The model scored quite poorly on Colorado data -- but, it looks like there might be some systematic error...

(
    hv.Distribution(y, kdims=['log10(income)'], label='California') * hv.Distribution(y_test_actual, kdims=['log10(income)'], label='Colorado')
).opts(
    legend_position='right',
    frame_width=400,
    frame_height=300,
)

Indeed, the whole distribution of Colorado incomes is shifted to the left of California incomes, which may contribute to why our model predicts a higher income than the true value consistently.
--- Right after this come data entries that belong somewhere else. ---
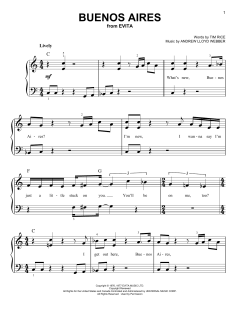Buenos Aires von Tim Rice (Download) 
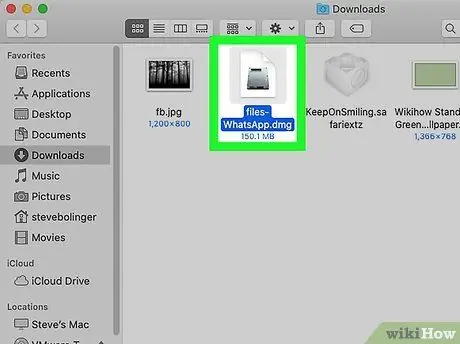 Installera WhatsApp på Mac eller PC Steg 3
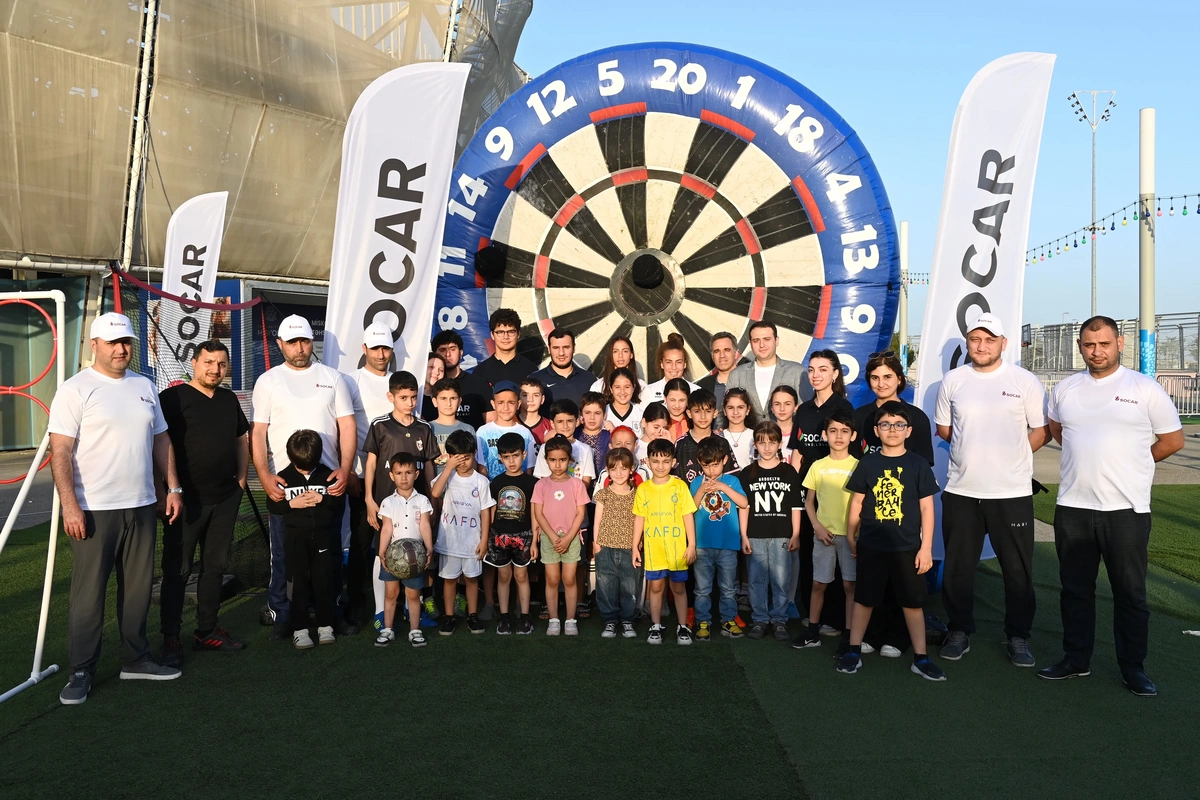 SOCAR SportFest tədbirində tərəfdaş qismində iştirak edir SOCAR SportFest tədbirində tərəfdaş qismində iştirak edir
colorado_state_median = np.median(y_test_actual)
colorado_state_median

1.8251858585595182

california_state_median = np.median(y)
california_state_median

1.8504991994262454

delta = colorado_state_median - california_state_median

Correct Colorado data by difference in state median household income from California state median

y_test_adj = y_test_actual - delta

(
    hv.Distribution(y, kdims=['log10(income)'], label='California') * hv.Distribution(y_test_adj, kdims=['log10(income)'], label='Colorado (adjusted to California median)')
).opts(
    legend_position='right',
    frame_width=400,
    frame_height=300,
)

test_score = model.score(X_test_scaled, y_test_adj)
test_score

0.9343895929208701

plot_test_adj = plot_prediction_vs_actual(y_test_pred, y_test_adj, label='median income', log10=True)
plot_test_adj.opts(
    hv.opts.Layout(title=f'score: {test_score:.2f}'),
    hv.opts.Points(color=red, alpha=0.4),
    hv.opts.Distribution(color=red)
)

This really improves the predictive power of the model.